MSNBC host Chris Hayes said: “Fwiw we led our show last night with the fact the minimum wage is too low and it’s too hard to make ends meet for too many Americans. But maybe that’s more esoteric than the 10th amendment, I dunno.”
I was just saying to the lady bringing me my pancakes. “Man..how about that 10th Amendment?” She was like “right! Federalism is so important to me and my kids futures!”
I’m also lying like Pete.
— Fred Wellman (@FPWellman) February 27, 2021
If these derp potatoes would learn to read something more than a teleprompter, they might know that there is a bill, H.R. 1, that would Federalize our elections and much worse. H.R. 1 violates the Tenth Amendment. It usurps the states’ rights to control elections. You can read H.R. 1 here. The bill has the Orwellian name “For the People Act of 2021”. Other than Federalizing the elections, the bill has a lot of other excrement in it. The bill codifies that no person should ever have to wait more than 30 minutes to vote. The bill also gives candidates $1.00 of public money for every $6.00 they raise.
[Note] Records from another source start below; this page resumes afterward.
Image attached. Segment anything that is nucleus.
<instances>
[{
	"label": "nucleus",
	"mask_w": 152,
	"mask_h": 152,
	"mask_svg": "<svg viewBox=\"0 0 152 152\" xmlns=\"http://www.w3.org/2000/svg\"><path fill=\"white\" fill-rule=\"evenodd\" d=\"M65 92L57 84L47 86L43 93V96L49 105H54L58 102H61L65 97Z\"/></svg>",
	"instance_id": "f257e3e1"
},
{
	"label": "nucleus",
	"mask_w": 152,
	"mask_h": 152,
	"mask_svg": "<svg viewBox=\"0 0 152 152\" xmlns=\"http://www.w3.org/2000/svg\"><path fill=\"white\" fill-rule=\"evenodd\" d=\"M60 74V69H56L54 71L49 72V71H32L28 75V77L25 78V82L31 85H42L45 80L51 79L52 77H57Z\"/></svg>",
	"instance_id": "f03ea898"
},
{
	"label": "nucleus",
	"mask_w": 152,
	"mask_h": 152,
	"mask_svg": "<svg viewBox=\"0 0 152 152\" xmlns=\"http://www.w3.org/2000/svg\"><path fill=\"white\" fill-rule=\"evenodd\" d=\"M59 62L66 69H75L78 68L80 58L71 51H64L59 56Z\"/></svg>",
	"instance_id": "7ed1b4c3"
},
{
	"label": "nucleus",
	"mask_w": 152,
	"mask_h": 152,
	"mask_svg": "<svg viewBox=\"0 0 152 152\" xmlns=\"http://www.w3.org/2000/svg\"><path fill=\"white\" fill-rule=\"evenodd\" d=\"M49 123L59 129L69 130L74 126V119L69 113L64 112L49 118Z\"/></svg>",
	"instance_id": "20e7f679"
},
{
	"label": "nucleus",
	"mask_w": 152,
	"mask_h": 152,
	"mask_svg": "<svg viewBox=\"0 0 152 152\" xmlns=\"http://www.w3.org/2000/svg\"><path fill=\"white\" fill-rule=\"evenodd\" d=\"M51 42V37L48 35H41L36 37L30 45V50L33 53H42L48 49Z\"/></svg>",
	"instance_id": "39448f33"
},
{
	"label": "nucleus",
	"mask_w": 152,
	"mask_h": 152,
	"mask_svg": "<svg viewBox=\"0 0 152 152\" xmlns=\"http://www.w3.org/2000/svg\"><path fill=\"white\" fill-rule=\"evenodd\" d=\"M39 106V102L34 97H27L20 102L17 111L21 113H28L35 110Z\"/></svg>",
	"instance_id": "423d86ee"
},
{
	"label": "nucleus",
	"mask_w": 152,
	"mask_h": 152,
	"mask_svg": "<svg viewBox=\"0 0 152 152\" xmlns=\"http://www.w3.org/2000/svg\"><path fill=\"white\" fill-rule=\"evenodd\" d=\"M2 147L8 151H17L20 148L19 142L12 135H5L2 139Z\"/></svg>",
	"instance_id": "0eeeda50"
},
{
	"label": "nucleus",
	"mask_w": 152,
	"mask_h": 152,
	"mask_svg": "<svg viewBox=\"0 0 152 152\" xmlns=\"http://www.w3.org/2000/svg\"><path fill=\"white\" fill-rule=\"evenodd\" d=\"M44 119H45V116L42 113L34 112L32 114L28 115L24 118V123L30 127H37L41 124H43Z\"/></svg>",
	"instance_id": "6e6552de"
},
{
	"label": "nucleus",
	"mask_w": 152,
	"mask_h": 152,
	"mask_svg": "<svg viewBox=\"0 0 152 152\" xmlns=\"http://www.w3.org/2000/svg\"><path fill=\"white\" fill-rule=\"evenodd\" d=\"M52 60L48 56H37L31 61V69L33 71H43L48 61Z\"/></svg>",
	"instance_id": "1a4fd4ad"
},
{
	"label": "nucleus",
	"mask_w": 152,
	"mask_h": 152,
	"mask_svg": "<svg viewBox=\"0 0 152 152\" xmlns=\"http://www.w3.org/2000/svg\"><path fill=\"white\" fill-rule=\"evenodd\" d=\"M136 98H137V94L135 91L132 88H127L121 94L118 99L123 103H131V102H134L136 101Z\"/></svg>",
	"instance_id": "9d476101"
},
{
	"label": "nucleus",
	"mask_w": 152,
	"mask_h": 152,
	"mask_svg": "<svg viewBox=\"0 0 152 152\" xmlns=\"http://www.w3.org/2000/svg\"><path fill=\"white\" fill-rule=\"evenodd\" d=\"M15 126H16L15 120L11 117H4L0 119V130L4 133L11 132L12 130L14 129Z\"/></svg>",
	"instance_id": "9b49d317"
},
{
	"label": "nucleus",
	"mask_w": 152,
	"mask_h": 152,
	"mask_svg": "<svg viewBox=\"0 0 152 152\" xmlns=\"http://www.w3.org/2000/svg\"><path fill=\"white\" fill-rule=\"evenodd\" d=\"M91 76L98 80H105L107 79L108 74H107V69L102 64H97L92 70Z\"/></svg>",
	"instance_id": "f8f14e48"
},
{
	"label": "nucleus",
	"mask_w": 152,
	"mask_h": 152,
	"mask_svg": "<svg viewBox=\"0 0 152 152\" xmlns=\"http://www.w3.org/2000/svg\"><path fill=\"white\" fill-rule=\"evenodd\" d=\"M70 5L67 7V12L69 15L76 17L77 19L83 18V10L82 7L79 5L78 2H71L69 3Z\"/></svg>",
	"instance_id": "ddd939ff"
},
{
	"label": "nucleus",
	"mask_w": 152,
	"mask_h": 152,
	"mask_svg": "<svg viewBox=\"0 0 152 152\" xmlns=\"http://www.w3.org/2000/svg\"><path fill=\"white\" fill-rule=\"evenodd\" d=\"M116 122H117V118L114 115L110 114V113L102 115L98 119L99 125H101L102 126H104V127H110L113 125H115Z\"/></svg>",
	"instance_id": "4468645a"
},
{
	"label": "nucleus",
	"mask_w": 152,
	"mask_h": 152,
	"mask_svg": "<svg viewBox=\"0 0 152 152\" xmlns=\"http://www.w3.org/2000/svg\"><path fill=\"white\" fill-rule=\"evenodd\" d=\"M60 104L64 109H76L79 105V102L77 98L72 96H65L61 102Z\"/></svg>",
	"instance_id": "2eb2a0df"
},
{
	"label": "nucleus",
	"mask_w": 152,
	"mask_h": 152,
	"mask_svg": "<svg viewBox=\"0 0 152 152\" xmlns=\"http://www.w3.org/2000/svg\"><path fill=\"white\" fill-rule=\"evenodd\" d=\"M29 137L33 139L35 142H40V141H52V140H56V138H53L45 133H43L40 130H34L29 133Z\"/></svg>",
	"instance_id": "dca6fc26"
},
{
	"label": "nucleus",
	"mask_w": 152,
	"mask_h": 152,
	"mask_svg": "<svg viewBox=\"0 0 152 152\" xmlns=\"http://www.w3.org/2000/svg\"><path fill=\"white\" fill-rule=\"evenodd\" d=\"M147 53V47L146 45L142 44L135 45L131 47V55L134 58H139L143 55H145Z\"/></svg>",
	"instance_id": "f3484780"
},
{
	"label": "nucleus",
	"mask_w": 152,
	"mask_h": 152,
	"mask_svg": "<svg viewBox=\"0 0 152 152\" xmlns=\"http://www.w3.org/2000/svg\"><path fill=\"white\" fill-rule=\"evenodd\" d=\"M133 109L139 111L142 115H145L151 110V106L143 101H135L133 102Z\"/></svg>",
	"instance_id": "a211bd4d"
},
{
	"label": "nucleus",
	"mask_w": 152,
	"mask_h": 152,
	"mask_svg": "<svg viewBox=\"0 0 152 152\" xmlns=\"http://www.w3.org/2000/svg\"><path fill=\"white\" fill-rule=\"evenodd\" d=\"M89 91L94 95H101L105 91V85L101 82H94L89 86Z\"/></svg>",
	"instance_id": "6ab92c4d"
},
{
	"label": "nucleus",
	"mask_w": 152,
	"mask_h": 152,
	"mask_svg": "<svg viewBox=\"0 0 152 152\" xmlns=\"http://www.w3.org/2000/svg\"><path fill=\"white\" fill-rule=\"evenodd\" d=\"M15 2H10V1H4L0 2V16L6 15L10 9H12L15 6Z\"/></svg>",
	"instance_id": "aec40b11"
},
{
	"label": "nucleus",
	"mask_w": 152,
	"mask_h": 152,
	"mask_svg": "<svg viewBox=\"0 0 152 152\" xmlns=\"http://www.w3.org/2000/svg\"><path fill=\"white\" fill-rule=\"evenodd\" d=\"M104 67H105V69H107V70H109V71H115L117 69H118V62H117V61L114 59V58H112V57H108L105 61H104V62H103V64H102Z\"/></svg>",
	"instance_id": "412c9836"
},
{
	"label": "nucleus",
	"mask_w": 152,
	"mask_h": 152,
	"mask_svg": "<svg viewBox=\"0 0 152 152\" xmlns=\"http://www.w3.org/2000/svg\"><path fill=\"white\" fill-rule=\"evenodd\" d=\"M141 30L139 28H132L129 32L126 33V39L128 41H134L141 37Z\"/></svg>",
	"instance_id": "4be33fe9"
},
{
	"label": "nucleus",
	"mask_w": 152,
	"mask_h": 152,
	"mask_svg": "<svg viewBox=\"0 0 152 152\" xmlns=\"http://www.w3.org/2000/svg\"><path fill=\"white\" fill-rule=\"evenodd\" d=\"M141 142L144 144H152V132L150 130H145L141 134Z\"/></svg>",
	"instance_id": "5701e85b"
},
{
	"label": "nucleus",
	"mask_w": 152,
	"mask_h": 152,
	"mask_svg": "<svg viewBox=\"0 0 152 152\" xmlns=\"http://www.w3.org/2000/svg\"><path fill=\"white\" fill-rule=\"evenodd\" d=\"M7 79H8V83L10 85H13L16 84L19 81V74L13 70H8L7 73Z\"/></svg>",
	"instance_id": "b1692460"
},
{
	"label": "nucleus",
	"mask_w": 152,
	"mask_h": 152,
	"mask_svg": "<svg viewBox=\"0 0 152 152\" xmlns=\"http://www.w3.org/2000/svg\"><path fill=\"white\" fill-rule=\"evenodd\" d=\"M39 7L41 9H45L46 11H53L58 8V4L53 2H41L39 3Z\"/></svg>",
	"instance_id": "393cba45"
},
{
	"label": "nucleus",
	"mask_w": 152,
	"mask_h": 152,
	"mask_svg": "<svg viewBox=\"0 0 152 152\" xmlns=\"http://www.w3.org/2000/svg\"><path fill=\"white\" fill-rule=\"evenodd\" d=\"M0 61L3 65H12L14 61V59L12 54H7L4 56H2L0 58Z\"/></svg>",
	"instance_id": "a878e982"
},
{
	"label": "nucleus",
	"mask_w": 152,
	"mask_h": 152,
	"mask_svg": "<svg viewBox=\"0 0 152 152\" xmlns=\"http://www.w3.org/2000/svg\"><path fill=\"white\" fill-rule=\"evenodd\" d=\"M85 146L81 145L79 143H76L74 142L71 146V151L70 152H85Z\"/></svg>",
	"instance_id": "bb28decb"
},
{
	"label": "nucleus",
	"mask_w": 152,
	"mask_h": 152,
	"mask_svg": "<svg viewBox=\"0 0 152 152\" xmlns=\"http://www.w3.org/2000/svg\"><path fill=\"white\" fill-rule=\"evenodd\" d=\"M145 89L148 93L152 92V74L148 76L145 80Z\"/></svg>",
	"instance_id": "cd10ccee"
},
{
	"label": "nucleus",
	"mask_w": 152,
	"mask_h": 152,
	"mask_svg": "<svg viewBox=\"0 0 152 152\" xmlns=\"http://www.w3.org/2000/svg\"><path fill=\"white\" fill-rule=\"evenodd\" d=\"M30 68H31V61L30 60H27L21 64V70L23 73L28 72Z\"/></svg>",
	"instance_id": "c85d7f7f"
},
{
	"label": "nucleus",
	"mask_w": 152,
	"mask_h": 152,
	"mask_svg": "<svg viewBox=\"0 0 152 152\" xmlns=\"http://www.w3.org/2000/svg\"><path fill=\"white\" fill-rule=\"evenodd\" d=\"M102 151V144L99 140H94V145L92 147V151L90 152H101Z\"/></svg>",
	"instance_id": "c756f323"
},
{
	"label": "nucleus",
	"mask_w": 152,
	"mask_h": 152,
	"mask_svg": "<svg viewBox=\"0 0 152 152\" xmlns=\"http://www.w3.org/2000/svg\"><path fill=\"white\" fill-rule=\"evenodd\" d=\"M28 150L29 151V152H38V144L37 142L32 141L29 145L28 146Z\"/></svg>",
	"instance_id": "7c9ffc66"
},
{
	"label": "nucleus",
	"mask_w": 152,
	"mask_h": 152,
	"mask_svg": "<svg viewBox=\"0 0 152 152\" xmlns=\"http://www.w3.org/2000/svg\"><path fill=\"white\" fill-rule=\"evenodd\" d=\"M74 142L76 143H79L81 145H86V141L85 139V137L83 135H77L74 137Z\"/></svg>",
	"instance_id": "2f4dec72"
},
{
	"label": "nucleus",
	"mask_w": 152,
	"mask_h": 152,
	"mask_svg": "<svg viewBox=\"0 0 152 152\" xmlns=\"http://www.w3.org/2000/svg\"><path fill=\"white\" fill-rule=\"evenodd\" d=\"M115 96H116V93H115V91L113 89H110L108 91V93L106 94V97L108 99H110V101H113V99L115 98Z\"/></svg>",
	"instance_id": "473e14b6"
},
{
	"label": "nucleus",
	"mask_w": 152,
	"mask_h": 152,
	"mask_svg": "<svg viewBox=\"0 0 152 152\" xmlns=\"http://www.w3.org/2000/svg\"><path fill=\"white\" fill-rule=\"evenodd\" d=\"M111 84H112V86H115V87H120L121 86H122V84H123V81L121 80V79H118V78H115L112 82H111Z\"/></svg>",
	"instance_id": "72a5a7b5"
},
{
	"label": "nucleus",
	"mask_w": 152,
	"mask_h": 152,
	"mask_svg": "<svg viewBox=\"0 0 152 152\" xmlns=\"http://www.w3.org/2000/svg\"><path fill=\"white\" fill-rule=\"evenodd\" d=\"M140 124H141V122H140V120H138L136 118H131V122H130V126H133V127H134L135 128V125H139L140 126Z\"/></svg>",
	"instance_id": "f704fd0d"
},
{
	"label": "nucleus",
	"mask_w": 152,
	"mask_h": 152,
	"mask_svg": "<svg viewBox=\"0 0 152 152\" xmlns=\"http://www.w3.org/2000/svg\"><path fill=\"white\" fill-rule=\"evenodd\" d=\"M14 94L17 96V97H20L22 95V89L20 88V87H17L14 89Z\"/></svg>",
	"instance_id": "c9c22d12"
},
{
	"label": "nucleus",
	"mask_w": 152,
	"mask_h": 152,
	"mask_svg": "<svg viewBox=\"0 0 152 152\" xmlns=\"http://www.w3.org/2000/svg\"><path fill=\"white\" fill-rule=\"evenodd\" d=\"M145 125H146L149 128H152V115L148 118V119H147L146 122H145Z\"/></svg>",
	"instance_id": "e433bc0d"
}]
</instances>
Here is R Street’s take on H.R. 1:
It limits freedom of speech: The first amendment protects public speech and case law accords the most protection to political statements. While the internet does make broad circulation of ideas easier than ever before, reaching a true mass audience almost always requires spending money. Therefore, restricting money spent on political causes, while perhaps well-intentioned, also restricts speech. H.R. 1 only adds to the labyrinth of laws and regulations that govern spending money on political causes and it should be opposed for that reason alone. It’s through political speech that people can make their views known and can debate with each other. Less money for political speech means that whoever has power already is likely to keep it even if they use it in harmful ways.
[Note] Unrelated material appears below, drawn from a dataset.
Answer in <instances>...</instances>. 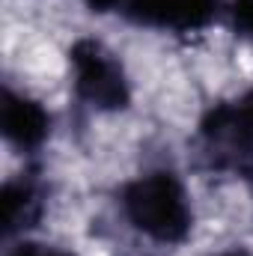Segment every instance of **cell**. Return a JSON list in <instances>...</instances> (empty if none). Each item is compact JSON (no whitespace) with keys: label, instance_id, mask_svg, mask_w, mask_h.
<instances>
[{"label":"cell","instance_id":"cell-1","mask_svg":"<svg viewBox=\"0 0 253 256\" xmlns=\"http://www.w3.org/2000/svg\"><path fill=\"white\" fill-rule=\"evenodd\" d=\"M128 220L161 244L182 242L190 230V202L173 173H149L131 182L122 196Z\"/></svg>","mask_w":253,"mask_h":256},{"label":"cell","instance_id":"cell-2","mask_svg":"<svg viewBox=\"0 0 253 256\" xmlns=\"http://www.w3.org/2000/svg\"><path fill=\"white\" fill-rule=\"evenodd\" d=\"M72 68H74V90L80 98H86L92 108L102 110H120L128 104V80L122 66L114 60L110 51H104L98 42L84 39L72 48Z\"/></svg>","mask_w":253,"mask_h":256},{"label":"cell","instance_id":"cell-3","mask_svg":"<svg viewBox=\"0 0 253 256\" xmlns=\"http://www.w3.org/2000/svg\"><path fill=\"white\" fill-rule=\"evenodd\" d=\"M128 12L149 27L196 30L214 18L218 0H128Z\"/></svg>","mask_w":253,"mask_h":256},{"label":"cell","instance_id":"cell-4","mask_svg":"<svg viewBox=\"0 0 253 256\" xmlns=\"http://www.w3.org/2000/svg\"><path fill=\"white\" fill-rule=\"evenodd\" d=\"M48 114L39 102L27 98V96H18L12 90H6V104H3V131L6 137L21 146V149H30V146H39L45 137H48Z\"/></svg>","mask_w":253,"mask_h":256},{"label":"cell","instance_id":"cell-5","mask_svg":"<svg viewBox=\"0 0 253 256\" xmlns=\"http://www.w3.org/2000/svg\"><path fill=\"white\" fill-rule=\"evenodd\" d=\"M230 15H232V24L238 27V33L253 39V0H232Z\"/></svg>","mask_w":253,"mask_h":256},{"label":"cell","instance_id":"cell-6","mask_svg":"<svg viewBox=\"0 0 253 256\" xmlns=\"http://www.w3.org/2000/svg\"><path fill=\"white\" fill-rule=\"evenodd\" d=\"M15 256H72L66 250H57V248H45V244H21Z\"/></svg>","mask_w":253,"mask_h":256},{"label":"cell","instance_id":"cell-7","mask_svg":"<svg viewBox=\"0 0 253 256\" xmlns=\"http://www.w3.org/2000/svg\"><path fill=\"white\" fill-rule=\"evenodd\" d=\"M92 9H114V6H120L122 0H86Z\"/></svg>","mask_w":253,"mask_h":256},{"label":"cell","instance_id":"cell-8","mask_svg":"<svg viewBox=\"0 0 253 256\" xmlns=\"http://www.w3.org/2000/svg\"><path fill=\"white\" fill-rule=\"evenodd\" d=\"M220 256H250V254H244V250H230V254H220Z\"/></svg>","mask_w":253,"mask_h":256}]
</instances>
H.R. 1 would weaken organizations that are seeking to impact public policy in positive ways: The first amendment applies to mass media organizations, nonprofits and unions, and is the reason any of these groups can speak without any fear of criminal sanction. Profit-making businesses, the lifeblood of the economy, have political rights too. The right to speak freely also involves the right to speak collectively and anonymously. We believe that limiting speech for people or groups we disagree with eventually could open the door to limiting our own speech. As a non-profit organization, the precedents H.R. 1 would set for groups like us would significantly restrict the ability of numerous organizations to carry out critical policy work.
It aims to forbid anonymous speech: Anonymous speech about political matters has played a vital role in America’s history—just ask the authors of The Federalist Papers. Many of those who supported the civil rights movement of the 1950s and 1960s had very legitimate fears of having their identities uncovered. There are many good reasons to speak anonymously and disclosure requirements only harm individuals who support unpopular causes. But sometimes people who support once-unpopular causes turn out to be right. Helping a cause should not require public declarations of support.
It federalizes elections unnecessarily: The Constitution and its amendments make two promises that are sometimes at odds: voting rights can’t be abridged and states should run their own elections. While there should be a strong federal role in protecting the right to vote and election security, the specifics of election administration should be left to the states. This helps good policy ideas spread while bad ones die well-deserved deaths. Decentralization makes the overall system stronger—people intent on disruption have to figure out 50 separate systems—and lets states adopt customized practices, preferences and political systems. H.R. 1 would slash these differences and undermine state autonomy, an important strength of our electoral system.
This bill is a nightmare. So, maybe six months ago people weren’t talking about the Tenth Amendment. But, they are now or should be. Not that the Eliterati think States’ Rights are important. They probably think it is about the Civil War.
Hegseth was right. We deplorables do care very much about the Tenth Amendment.